For instance, all of the following character sequences are regular brackets sequences:

(), [], (()), ()[], ()[()]

while the following character sequences are not:

 (, ], )(, ([)], ([(]

Given a brackets sequence of characters $a_{1}a_{2} … a_{n}$, your goal is to find the length of the longest regular brackets sequence that is a subsequence of $s$. That is, you wish to find the largest m such that for indices $i_{1}, i_{2}, …, i_{m}$ where $1 ≤ i_{1} < i_{2} < … < i_{m} ≤ n, a_{i1}a_{i2} … a_{im}$ is a regular brackets sequence.

Given the initial sequence ([([]])], the longest regular brackets subsequence is [([])].

Input

The input test file will contain multiple test cases. Each input test case consists of a single line containing only the characters (, ), [, and ]; each input test will have length between $1$ and $100$, inclusive. The end-of-file is marked by a line containing the word "end" and should not be processed.

Output

For each input case, the program should print the length of the longest possible regular brackets subsequence on a single line.

Sample Input

((()))

()()()

([]])

)[)(

([][][)

end

Sample Output

Source

Stanford Local 2004

Solution

题意简述：给出一个的只有'(',')','[',']'四种括号组成的字符串，求最多有多少个括号满足题目里所描述的完全匹配。

本题考察了区间DP，可以称为是区间DP的模板题。

区间DP的板子(来源：https://blog.csdn.net/qq_40772692/article/details/80183248)：

for (int len = 1; len <= n; len++)//枚举长度

{

    for (int j = 1; j + len <= n + 1; j++)//枚举起点，ends<=n

    {

        int ends = j + len - 1;

        for (int i = j; i < ends; i++)//枚举分割点，更新小区间最优解

        {

            dp[j][ends] = min(dp[j][ends], dp[j][i] + dp[i + 1][ends] + something);

        }

    }

}

令$dp[i][j]$为区间$i$~$j$中最长合法序列的长度。

首先，可以直接判断输入的字符串的第$i$位和第$j$位是否匹配，如果能成功匹配，就更新$dp[i][j] = dp[i + 1][j - 1] + 2$。

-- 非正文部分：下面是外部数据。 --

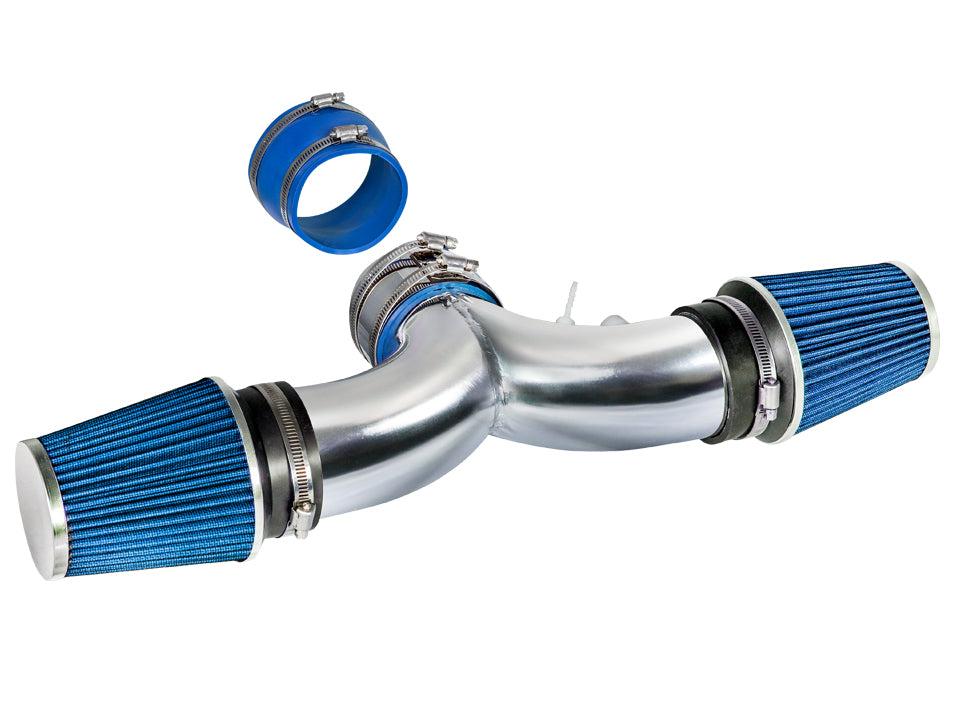 Short Ram Air Intake Kit For Dual 1994-1996 Buick Roadmaster 4.3L 5.7L V8 | Rtunes Racing | SI-CH-08BL
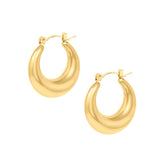 Urbanti Stainless Steel Ana Hoop Earrings Gold
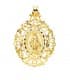 Medalla Virgen Milagrosa Cerco Oro 18K 46 mm colgante mujer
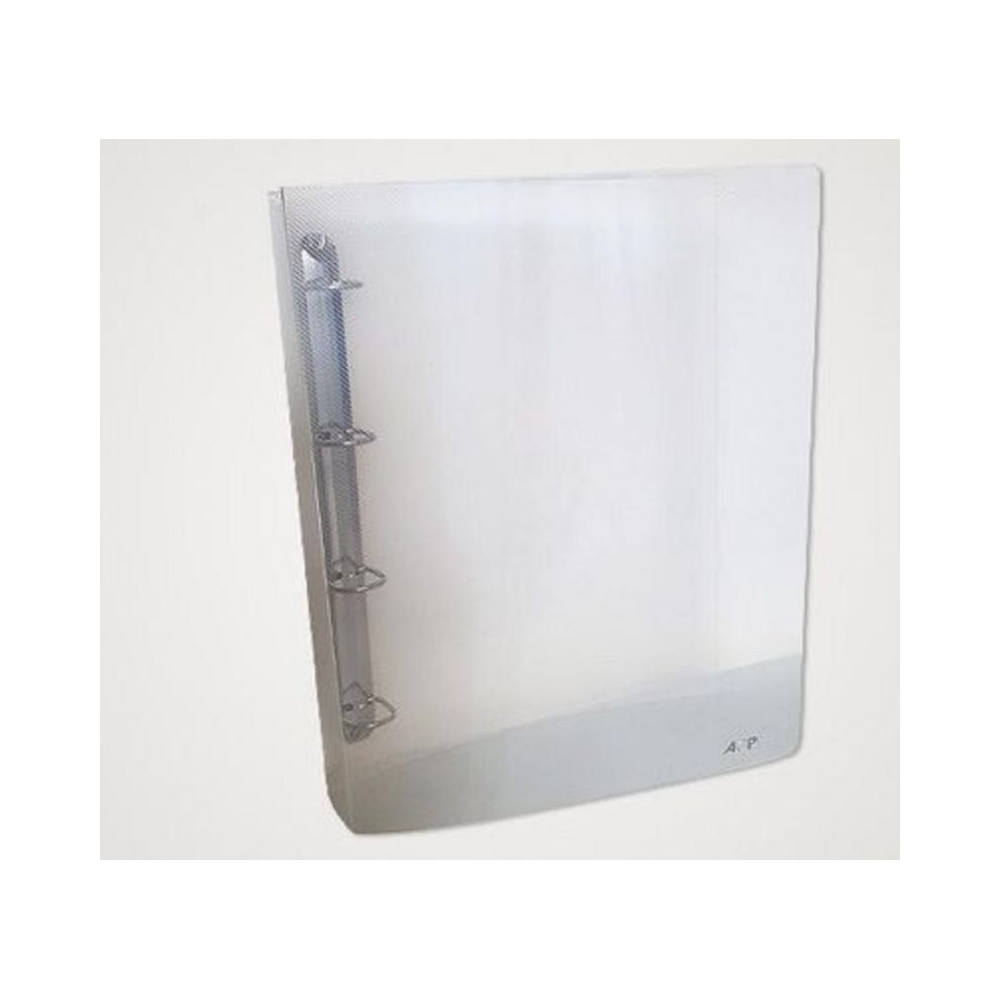 Fich&aacute;rio Polipropileno 240x310x30mm ACP Transparente 4 Argolas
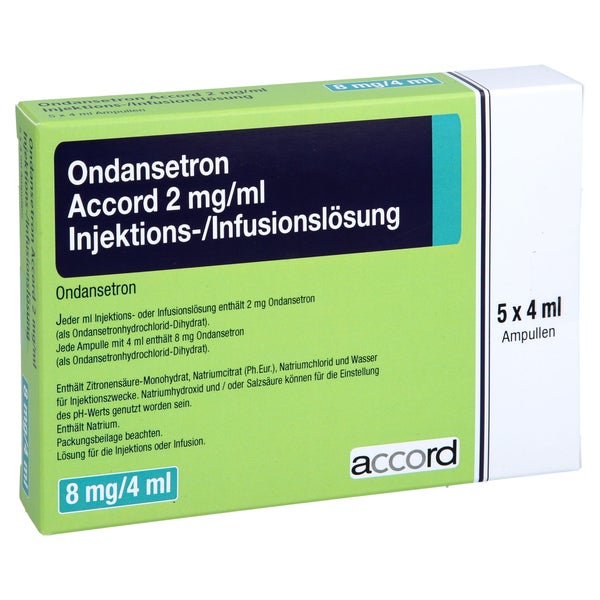 ONDANSETRON Accord 2 mg/ml 8mg Inj.-/Inf.-Lsg.Amp. 5 St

在这个基础上，枚举分割点$k$，更新小区间内的最优解。

为了方便存储，我们将字符串整体向右移动$1$位。

最后输出$dp[1][字符串长度]$即可。

Code

#include <iostream>

#include <cstdio>

#include <cstdlib>

#include <cstring>

#include <algorithm>

#include <cmath>

#include <cctype>

using namespace std;

inline int gi()

{

    int f = 1, x = 0; char c = getchar();

    while (c < '0' || c > '9') { if (c == '-') f = -1; c = getchar();}

    while (c >= '0' && c <= '9') { x = x * 10 + c - '0'; c = getchar();}

    return f * x;

}

char s[103];

int dp[103][103];

int main()

{

	while (scanf("%s", s + 1) != EOF)//将输入的字符串整体右移1位

	{

		memset(dp, 0, sizeof(dp));//dp数组清零

		int len = strlen(s + 1);//字符串长度

		if (s[1] == 'e') return 0;//输入结束

                 /*开始区间DP*/

		for (int i = 1; i <= len; i++)//枚举长度

		{

			for (int j = 1; j + i <= len + 1; j++)//枚举起点

			{

				int k = j + i - 1;//终点

				if ((s[j] == '(' && s[k] == ')') || (s[j] == '[' && s[k] == ']')) //如果s[i]和s[j]相匹配

				{

					dp[j][k] = dp[j + 1][k - 1] + 2;//就进行状态转移

				}

				for (int l = j; l < k; l++)//枚举分割点

				{

					dp[j][k] = max(dp[j][k], dp[j][l] + dp[l + 1][k]);//进行状态转移

				}

			}

		}

		printf("%d\n", dp[1][len]);//输出答案，记得换行

	}

	return 0;//结束

}